Körperlich fühlt sich Globnich gut an. Ihm tut nichts mehr weh. Kein bisschen. Nur diese Traurigkeit - die ist bitter … Sonderbar. „Juhu“ ruft er plötzlich ausgelassen – was, ohne dass er es weiß, eine mit Ablaut versehene Lobpreisung des Judengottes Jahu gewesen ist. Globnich hat noch nicht den Hebräischunterricht genossen, den Isaak Luria hier unten persönlich anbietet. Wir werden seine Lektionen alle noch hautnah miterleben. Und - das sei an dieser Stelle bereits vorausgeschickt und verraten: Die Buchstaben werden bei Aides nicht auf Papier geschrieben, sondern direkt auf die Gliedmaßen der Lernenden. Jedoch muss der Leser keine Angst haben vor dem Zeichner aus Kafkas Strafkolonie. Denn hier unten werden die Buchstaben  mit Aiternol auf die angewärmte Haut appliziert. Das tut nicht weh, sondern es ist ein sehr, sehr intensives und angenehmes Gefühl. Vergleichbar der manuellen Therapie gut ausgebildeter Physiotherapeutinnen aus Thailand.

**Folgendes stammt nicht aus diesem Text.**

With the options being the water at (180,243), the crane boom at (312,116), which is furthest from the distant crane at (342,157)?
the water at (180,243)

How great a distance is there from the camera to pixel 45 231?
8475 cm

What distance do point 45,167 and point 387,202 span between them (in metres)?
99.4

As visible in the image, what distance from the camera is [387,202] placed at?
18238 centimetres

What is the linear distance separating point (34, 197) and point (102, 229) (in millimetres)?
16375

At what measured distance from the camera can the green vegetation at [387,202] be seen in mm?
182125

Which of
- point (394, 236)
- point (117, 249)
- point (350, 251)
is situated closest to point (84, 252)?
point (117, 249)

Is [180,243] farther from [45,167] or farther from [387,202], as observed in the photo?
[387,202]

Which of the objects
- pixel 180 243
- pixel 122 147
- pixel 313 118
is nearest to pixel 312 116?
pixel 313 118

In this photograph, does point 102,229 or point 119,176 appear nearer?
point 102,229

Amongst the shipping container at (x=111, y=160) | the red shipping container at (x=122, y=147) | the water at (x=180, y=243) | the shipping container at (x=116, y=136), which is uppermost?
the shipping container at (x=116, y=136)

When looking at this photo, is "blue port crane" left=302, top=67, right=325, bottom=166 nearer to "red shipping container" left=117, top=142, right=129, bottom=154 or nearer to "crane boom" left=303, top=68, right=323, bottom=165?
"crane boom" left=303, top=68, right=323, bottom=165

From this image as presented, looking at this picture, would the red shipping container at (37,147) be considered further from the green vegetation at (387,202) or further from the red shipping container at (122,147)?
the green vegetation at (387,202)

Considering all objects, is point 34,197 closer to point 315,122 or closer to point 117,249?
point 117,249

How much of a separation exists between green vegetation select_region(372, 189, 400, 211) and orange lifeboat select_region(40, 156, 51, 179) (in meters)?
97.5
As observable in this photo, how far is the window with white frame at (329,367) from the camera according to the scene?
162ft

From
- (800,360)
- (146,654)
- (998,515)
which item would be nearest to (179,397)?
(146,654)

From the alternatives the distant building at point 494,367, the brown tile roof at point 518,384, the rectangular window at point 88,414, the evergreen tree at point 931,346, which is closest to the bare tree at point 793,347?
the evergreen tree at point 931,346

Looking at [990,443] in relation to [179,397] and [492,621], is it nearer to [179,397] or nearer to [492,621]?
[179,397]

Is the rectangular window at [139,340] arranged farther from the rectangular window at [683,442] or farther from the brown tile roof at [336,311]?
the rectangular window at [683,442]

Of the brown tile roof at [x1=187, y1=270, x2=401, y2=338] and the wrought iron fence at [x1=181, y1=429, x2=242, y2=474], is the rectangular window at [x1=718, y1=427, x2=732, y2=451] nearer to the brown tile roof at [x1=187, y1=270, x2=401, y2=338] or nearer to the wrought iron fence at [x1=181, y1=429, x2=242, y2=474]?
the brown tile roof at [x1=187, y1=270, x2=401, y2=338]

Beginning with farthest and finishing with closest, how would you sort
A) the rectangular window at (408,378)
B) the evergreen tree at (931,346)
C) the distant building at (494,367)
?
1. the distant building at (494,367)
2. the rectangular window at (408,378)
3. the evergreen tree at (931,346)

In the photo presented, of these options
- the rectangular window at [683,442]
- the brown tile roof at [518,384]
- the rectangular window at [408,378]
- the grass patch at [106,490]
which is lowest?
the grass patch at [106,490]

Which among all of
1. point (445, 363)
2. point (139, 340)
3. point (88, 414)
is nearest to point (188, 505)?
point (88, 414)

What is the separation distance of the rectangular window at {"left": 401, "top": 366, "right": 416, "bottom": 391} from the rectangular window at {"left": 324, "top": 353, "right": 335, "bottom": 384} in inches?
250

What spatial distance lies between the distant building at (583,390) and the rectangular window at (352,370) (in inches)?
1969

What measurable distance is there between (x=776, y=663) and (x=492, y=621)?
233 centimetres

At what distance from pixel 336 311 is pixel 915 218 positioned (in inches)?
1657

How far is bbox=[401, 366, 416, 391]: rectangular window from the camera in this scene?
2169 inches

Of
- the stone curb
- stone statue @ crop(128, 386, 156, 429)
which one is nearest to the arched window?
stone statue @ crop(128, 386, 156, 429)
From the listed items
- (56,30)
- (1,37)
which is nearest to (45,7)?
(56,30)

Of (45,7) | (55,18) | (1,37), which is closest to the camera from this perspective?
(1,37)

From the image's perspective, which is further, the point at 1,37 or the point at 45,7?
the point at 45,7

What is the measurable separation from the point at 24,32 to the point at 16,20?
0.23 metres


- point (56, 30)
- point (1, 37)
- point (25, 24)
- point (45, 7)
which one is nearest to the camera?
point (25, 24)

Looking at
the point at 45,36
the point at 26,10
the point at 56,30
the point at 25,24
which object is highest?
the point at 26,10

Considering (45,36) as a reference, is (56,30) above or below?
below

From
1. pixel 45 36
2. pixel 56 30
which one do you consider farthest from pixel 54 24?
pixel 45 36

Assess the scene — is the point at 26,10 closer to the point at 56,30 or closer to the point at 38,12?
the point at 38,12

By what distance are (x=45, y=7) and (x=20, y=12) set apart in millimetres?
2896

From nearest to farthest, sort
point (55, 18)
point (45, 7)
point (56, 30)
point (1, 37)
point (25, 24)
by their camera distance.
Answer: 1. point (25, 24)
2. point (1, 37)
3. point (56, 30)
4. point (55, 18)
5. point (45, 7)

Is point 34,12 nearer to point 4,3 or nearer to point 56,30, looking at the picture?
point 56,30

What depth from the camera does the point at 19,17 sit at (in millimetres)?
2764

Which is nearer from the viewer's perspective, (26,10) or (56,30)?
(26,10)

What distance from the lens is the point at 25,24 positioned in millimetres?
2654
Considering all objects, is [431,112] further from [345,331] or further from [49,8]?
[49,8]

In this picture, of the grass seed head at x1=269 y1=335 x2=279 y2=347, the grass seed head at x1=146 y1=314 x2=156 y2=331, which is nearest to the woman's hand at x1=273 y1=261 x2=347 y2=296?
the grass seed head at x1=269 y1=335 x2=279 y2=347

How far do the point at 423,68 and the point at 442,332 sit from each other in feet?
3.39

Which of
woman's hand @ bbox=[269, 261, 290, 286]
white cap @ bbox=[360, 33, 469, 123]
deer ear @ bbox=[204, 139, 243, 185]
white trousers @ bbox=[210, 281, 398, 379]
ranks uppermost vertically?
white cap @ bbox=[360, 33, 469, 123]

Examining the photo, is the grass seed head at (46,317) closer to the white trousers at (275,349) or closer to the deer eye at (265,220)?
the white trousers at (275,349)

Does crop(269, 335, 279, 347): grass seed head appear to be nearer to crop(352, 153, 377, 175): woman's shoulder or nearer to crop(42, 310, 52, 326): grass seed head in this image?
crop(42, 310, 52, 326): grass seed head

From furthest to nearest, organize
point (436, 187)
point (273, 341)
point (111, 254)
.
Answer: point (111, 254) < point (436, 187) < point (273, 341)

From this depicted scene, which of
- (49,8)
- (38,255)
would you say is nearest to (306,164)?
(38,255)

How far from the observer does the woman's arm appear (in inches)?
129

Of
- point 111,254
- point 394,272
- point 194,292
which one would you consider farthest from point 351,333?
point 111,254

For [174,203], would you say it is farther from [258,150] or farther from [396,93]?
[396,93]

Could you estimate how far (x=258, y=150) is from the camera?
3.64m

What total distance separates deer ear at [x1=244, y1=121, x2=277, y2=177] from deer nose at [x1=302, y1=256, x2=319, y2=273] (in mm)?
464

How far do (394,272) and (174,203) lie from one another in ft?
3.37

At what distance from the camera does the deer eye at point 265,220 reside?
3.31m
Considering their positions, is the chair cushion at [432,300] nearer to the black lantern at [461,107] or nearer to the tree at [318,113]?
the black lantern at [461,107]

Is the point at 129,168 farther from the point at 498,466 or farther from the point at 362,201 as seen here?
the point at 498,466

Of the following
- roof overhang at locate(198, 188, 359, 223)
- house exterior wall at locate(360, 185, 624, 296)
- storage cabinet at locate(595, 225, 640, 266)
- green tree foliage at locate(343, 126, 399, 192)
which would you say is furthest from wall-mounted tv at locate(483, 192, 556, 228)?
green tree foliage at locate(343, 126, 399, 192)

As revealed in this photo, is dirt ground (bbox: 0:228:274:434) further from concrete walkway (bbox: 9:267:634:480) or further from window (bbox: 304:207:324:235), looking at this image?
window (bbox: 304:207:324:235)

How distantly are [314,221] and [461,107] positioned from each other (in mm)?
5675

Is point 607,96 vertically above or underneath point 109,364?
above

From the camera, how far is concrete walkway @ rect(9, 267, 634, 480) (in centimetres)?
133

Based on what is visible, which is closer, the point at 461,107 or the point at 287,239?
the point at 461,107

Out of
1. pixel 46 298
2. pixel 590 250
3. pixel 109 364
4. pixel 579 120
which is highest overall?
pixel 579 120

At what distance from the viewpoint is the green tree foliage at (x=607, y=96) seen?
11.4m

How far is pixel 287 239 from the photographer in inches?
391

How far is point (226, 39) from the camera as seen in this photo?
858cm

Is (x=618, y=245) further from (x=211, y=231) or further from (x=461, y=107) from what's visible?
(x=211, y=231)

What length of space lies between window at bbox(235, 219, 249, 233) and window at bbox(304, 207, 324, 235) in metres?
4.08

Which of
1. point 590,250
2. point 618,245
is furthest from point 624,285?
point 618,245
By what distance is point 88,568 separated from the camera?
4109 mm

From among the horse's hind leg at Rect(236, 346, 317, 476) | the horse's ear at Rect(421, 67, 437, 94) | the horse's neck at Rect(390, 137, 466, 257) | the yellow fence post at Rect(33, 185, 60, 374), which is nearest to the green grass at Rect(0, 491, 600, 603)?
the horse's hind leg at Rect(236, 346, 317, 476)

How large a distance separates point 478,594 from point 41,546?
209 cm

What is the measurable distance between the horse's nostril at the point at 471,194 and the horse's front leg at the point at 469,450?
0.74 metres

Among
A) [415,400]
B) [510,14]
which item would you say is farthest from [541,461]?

Tatsächlich! Die Landschaft, durch die man mit Globnich schreitet, ist einigermaßen irgendwie bedrückend unwirklich. Wie soll man das beschreiben? Leberecht Gottlieb streicht den letzten Satz aus und holt ihn sich wieder auf den Rechner zurück. “Irgendwie auch bedrückend unwirklich“ nicht wahr? Ja, ja, bzw. nein, nein – das muss schon so stehen bleiben. Genau diese Schwebe zwischen Wohllust und Angst ist gemeint. Nicht Wolllust – Wohllust. Und eigentlich nicht Angst – sondern eher die völlig desorientierte Erwartung auf Erscheinung eines absolut Unverständlichen. Das sogenannte Depersonalisationserlebnis soll es ja auch als Déjà-vu geben. Aber um Gottes Willen! Wie theoretisch das alles klang. Leberecht lässt es jedoch erst einmal so stehen und fährt mit seiner Beschreibung fort. Und weiß nicht, dass dadurch, dass er es schreibt, Globnich in der Helle genauso das erleben muss - bzw. darf, was er da - wie von einer fremden Macht getrieben - schreibt.

Der Schnee liegt etwa fünfzig Zentimeter hoch und es ist Advent. Zugleich zeigt das Thermometer einen Gradschein von dreiundzwanzig auf der Celsiusskala. Rosen blühen, denn es soll ja jenes besondere Reis - die Rose aus dem Stamm Jesse - recht bald hervorschießend aus der alten Wurzel aufspringen. Eiszapfen und Eiszäpfchen erklingen äolisch im Winde. Pentatonische Harmonieklaster. Die durchsichtigen Klangstäbe aus gefrorenem Wasser hängen tief herab von den Dächern irgendwelcher Treibhäuser, in denen Menschen aller Altersklassen sitzen und sich mit Gesellschaftsspielen die Zeit ausfüllen, an vergoldeten Staffeleien stehen, um Ikonen zu schreiben - oder auch miteinander den Tango-Tanz üben. Welch schöne andere Welt.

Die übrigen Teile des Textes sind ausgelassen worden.